SUPPLIED RECORDS:
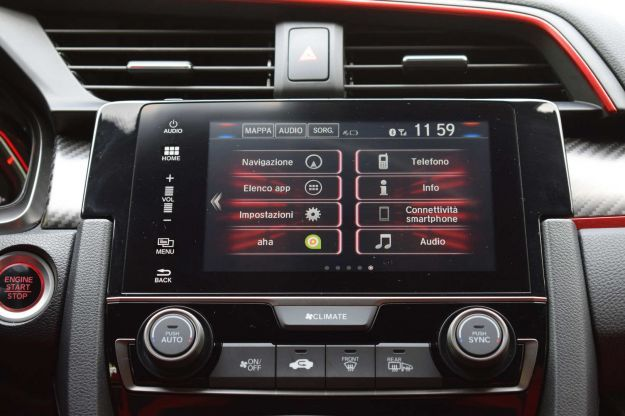 Honda Civic Type R infotainment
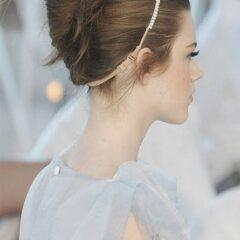 Vyčesané účesy pre krátke vlasy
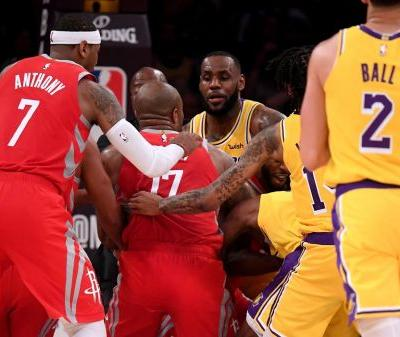 Post Up: Lakers-Rockets Fight Erupts at Staples Center 🍿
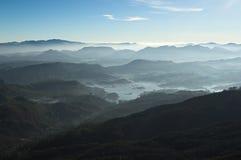 Nebelige Berge und Ansicht Sri Lankan zum Maskeliya-Reservoir Lizenzfreies Stockbild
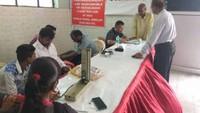 कानपुर के प्राची बंग भवन में आयोजित रक्तदान एवं स्वास्थ्य शिविर में स्वास्थ्य परीक्षण करते चिकित्सक।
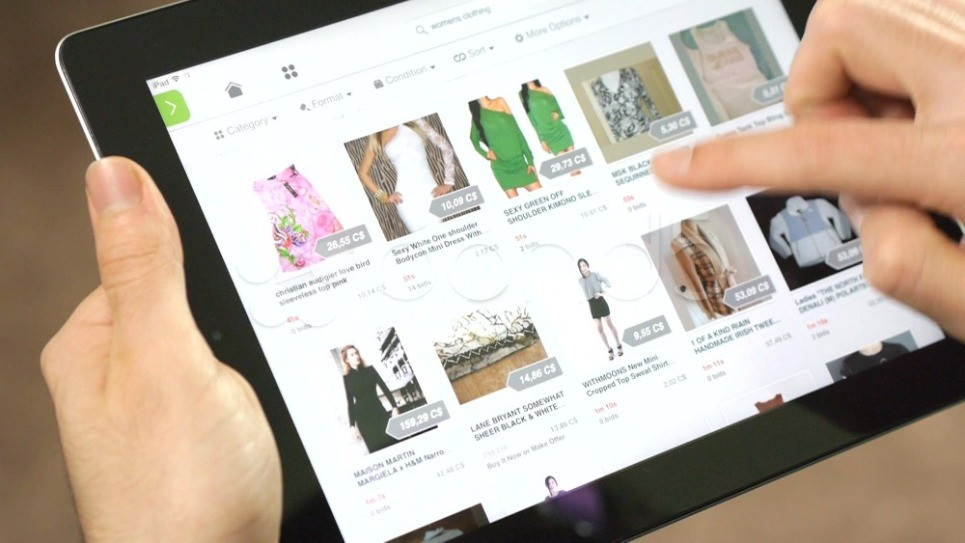 Holding iPad, Online Shopping, Online Clothing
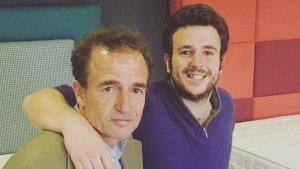 Imagen de Álex Lequio junto a su padre.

ACTION ITEM: Would you retype the lines from the line containing "Vyčesané účesy pre krátke vlasy" to the final line of the entries above, exactly as given and without pictures?

SOLUTION TO THIS PROBLEM:
 Vyčesané účesy pre krátke vlasy
 Post Up: Lakers-Rockets Fight Erupts at Staples Center 🍿
 Nebelige Berge und Ansicht Sri Lankan zum Maskeliya-Reservoir Lizenzfreies Stockbild
 कानपुर के प्राची बंग भवन में आयोजित रक्तदान एवं स्वास्थ्य शिविर में स्वास्थ्य परीक्षण करते चिकित्सक।
 Holding iPad, Online Shopping, Online Clothing
 Imagen de Álex Lequio junto a su padre.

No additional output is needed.